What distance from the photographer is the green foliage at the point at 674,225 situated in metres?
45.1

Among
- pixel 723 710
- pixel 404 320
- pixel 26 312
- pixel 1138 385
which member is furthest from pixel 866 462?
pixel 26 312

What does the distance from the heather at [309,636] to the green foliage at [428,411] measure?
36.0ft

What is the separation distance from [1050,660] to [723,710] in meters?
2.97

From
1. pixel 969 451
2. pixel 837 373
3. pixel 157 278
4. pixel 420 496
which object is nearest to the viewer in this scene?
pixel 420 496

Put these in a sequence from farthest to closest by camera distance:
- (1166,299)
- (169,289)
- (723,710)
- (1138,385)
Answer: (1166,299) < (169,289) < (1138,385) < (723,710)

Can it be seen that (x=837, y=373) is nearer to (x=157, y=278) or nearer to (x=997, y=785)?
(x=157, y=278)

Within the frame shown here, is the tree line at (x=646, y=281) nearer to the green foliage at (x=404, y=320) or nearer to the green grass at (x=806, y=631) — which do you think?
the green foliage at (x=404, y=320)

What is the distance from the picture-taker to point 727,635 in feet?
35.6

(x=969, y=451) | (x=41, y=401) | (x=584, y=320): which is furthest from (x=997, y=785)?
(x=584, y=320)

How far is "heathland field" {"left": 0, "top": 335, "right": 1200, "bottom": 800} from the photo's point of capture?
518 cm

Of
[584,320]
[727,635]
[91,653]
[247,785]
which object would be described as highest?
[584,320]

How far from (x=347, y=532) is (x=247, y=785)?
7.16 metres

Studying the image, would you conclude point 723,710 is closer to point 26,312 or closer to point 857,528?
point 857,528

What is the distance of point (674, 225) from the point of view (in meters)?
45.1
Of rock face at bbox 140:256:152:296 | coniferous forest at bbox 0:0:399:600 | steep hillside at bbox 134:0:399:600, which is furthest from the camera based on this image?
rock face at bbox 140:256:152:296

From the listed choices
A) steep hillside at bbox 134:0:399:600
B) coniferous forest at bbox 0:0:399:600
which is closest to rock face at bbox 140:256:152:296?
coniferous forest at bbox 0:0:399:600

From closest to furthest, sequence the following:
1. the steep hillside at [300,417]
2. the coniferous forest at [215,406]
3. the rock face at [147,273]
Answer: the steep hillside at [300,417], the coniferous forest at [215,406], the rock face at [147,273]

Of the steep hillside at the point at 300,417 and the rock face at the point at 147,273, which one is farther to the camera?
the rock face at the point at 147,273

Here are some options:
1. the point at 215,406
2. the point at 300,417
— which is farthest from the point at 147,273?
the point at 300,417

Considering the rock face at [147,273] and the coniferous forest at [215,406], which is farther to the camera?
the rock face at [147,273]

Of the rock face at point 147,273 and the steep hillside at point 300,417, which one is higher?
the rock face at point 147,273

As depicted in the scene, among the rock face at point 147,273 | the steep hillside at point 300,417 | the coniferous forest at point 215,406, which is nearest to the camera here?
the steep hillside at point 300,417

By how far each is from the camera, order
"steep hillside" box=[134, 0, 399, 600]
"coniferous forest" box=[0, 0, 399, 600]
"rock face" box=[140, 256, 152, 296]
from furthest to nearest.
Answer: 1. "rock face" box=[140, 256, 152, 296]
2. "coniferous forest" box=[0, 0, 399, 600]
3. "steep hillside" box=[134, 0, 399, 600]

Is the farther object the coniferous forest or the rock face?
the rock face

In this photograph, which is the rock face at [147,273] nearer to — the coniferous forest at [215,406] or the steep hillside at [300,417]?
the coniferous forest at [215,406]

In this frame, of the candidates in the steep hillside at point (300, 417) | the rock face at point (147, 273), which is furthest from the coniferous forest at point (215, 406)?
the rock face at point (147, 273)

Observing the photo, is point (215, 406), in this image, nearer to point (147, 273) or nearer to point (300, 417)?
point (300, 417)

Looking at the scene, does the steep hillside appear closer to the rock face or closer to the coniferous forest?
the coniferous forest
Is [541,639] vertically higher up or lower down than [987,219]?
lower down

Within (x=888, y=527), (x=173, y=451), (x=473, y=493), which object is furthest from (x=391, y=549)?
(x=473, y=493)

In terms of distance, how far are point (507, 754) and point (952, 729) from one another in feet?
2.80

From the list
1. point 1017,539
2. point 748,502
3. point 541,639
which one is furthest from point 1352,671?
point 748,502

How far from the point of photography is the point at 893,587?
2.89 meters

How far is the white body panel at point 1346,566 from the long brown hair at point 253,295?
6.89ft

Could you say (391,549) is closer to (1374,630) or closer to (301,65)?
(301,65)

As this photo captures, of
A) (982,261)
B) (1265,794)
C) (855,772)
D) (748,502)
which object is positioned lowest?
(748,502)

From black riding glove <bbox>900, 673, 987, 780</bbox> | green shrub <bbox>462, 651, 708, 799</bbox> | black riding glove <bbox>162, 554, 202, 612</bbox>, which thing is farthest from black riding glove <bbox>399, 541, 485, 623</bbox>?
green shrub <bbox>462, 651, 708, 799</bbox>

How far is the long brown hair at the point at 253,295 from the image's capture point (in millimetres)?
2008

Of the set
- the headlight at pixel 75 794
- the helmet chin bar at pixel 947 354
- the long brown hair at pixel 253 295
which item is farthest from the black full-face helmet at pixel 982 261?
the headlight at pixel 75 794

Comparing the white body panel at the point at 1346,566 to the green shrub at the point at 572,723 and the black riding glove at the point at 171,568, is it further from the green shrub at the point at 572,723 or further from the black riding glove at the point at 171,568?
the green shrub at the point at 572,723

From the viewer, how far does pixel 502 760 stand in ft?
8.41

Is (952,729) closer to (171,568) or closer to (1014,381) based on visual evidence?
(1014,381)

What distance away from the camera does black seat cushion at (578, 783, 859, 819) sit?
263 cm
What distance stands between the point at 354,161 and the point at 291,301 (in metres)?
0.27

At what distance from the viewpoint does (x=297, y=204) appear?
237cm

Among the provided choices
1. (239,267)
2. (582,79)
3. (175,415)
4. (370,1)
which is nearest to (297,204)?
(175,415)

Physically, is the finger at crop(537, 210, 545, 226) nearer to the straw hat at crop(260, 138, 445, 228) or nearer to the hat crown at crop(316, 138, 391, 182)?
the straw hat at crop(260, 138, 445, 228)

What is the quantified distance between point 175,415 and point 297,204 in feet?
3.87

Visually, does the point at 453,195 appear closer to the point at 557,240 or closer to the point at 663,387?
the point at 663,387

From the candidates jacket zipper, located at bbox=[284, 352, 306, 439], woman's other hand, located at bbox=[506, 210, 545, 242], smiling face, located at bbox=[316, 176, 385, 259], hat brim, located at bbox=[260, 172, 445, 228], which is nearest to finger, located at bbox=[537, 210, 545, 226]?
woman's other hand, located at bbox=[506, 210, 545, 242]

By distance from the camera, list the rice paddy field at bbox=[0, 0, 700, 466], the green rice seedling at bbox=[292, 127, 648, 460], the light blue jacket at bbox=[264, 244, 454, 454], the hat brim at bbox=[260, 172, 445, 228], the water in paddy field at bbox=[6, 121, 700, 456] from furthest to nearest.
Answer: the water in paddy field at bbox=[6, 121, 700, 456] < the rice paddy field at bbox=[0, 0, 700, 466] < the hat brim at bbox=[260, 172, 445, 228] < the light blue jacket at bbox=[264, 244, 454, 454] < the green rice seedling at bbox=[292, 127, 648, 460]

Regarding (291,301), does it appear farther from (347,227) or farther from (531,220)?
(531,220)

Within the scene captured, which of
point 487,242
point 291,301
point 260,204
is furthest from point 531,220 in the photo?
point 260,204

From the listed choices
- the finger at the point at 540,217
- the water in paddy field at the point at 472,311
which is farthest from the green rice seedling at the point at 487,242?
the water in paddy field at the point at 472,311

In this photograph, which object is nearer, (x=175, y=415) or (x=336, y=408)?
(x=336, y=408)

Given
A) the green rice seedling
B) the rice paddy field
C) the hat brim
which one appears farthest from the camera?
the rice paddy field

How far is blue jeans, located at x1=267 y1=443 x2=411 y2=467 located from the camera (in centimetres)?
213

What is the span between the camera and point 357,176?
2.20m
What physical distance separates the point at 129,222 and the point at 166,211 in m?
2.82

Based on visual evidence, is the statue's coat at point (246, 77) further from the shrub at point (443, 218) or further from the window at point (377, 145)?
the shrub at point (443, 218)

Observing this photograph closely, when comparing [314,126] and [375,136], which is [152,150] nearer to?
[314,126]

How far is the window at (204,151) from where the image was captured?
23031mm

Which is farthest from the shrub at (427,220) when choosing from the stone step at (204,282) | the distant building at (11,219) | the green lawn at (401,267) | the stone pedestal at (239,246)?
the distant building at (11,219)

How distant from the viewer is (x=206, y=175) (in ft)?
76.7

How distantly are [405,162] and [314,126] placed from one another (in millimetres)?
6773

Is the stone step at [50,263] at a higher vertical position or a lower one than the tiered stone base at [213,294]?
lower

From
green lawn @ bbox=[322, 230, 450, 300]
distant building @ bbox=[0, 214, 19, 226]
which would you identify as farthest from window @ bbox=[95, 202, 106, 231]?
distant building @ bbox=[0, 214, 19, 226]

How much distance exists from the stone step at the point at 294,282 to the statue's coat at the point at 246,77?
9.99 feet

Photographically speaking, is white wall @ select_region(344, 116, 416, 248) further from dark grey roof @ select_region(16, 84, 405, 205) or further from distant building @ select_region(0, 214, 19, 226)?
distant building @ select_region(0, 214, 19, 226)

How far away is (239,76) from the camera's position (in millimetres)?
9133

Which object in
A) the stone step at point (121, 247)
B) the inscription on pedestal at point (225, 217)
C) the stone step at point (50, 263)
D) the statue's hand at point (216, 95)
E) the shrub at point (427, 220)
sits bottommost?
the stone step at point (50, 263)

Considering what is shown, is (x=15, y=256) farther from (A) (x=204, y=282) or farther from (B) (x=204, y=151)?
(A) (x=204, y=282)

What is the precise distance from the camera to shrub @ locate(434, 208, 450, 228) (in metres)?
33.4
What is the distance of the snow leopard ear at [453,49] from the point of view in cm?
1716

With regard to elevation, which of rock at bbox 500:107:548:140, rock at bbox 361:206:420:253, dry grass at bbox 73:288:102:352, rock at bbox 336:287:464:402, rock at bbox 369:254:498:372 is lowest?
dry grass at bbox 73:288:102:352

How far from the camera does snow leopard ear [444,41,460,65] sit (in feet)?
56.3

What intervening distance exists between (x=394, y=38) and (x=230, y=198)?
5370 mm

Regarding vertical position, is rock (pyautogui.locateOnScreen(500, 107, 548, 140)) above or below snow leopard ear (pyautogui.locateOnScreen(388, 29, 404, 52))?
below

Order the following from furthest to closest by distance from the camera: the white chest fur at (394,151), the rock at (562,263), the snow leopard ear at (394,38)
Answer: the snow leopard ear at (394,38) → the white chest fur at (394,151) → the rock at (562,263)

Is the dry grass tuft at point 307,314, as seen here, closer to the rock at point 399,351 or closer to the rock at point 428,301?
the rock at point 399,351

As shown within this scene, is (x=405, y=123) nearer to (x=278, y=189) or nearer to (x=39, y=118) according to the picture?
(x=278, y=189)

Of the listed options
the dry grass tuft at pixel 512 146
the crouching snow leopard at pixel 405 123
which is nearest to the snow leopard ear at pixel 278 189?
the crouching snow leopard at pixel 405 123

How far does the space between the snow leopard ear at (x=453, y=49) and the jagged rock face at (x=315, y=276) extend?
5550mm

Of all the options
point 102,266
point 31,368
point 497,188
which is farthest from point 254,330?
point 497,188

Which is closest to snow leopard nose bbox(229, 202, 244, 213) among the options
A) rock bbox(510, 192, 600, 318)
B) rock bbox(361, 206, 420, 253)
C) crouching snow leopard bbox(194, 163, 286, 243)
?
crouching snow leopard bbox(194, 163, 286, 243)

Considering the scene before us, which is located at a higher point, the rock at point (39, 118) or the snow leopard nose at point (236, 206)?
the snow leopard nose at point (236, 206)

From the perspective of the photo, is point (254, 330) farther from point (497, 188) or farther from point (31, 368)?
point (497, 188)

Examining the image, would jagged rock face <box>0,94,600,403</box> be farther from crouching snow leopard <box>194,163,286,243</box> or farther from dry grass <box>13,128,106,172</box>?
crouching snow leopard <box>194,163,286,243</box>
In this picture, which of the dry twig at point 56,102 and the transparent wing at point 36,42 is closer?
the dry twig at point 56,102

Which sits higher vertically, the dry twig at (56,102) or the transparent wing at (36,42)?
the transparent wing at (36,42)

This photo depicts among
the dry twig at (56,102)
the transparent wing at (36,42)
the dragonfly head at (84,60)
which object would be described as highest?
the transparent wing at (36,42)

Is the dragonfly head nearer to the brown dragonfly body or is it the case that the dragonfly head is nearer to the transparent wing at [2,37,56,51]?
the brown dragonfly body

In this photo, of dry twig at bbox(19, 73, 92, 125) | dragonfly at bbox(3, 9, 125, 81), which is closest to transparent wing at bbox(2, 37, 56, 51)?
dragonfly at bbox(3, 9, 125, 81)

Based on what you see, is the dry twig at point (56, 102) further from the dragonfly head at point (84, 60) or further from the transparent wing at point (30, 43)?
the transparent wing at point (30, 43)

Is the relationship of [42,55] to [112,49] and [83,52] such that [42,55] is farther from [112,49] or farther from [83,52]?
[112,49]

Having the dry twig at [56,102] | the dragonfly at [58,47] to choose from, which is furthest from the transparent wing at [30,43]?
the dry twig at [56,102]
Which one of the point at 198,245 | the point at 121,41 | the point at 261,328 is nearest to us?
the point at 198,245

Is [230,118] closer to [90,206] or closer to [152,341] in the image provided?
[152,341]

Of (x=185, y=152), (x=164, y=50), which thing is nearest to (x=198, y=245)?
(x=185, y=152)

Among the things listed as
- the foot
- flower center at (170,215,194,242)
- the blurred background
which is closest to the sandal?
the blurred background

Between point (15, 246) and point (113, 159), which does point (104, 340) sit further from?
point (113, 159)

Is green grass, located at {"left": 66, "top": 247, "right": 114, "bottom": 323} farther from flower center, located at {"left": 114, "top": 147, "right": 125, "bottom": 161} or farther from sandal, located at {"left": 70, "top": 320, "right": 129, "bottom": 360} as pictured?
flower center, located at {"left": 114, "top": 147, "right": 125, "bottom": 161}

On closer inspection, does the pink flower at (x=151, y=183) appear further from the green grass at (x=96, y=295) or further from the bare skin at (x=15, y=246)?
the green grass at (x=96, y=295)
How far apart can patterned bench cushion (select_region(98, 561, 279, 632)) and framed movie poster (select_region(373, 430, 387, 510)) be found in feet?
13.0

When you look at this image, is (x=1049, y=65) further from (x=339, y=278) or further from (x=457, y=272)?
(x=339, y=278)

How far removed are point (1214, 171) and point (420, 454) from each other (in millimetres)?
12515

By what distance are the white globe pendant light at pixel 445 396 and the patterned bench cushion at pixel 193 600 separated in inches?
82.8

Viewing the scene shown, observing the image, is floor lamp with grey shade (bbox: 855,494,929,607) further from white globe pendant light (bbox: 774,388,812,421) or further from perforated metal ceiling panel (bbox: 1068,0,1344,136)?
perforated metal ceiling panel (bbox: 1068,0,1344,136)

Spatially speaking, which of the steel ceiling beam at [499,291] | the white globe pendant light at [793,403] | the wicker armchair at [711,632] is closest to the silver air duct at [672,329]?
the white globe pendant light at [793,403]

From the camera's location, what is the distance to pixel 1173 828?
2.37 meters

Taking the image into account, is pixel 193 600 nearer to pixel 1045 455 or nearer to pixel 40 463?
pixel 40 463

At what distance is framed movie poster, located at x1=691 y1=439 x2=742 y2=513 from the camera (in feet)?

══════════

→ THE TASK: Reproduce the listing from the line containing "From the camera's location, what" through the end of the listing, both ends included, and increase every distance and pixel coordinate in the answers by 68.

→ TASK ANSWER:
From the camera's location, what is the distance to pixel 1173 828?
70.37 meters

Taking the image into account, is pixel 193 600 nearer to pixel 1045 455 or nearer to pixel 40 463?
pixel 108 531

At what distance is framed movie poster, located at x1=691 y1=439 x2=742 y2=513 from the camera (in feet)?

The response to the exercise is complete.